Bingley! You've gone Carpal too! CONGRATULATIONS!!

What contact was there between Latin speakers and Persians at the time when barbicans were being built?

I don't know about the missing language links, Bing, but I can tell you something about the historical connections. At the turn of the first millenium AD, in the last centuries BC, the Western Eurasian Steppe was inhabited by the Iranian Scythians; they gave way to the, Iranian again, Sarmatians - these people used a lot of ornate weaponry and gilt in their swords and jewelry. Around 2AD, I think, the Goths came into the Western Steppe from the Baltic. There followed a significant intermixion of the cultures of the Goths and the Sarmatians and what is currently referred to as the Gothic style is actually ascribed to the Sarmatians. The Mongols (?4-5AD) came in from the Eastern Steppe and displaced the nomadic Goth-Sarmatians into the very heart of Western Europe. With them they took the Iranian language, religion, and culture into Western Europe and these influences are seen to this very day. There was one Sarmatian tribe, I forget the name, that to this day lends its name to a city/town in France.
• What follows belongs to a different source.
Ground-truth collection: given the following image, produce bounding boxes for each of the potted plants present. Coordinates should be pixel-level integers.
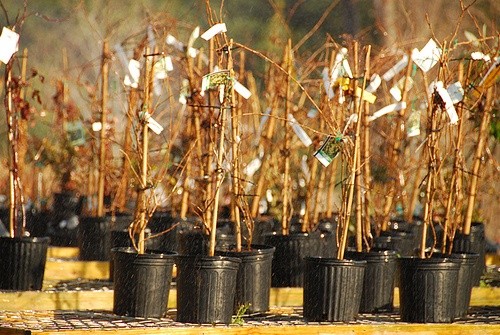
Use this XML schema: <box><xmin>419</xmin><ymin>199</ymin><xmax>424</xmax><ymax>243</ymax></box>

A castle from the region with a good example of barbican fortressing is in Dagestan in Azerbaijan. Again, the name evades my memory. This architecture is borrowed from the region of the Caucasus and the modern day Iranian plateau.

Khan is pronounced Khan-eh in Farsi and a married lady is called Khanum. Say jheem's wife (before I get another disclaimer, Bingley! ) will be respectfully addressed as, Khanum-eh-jheem!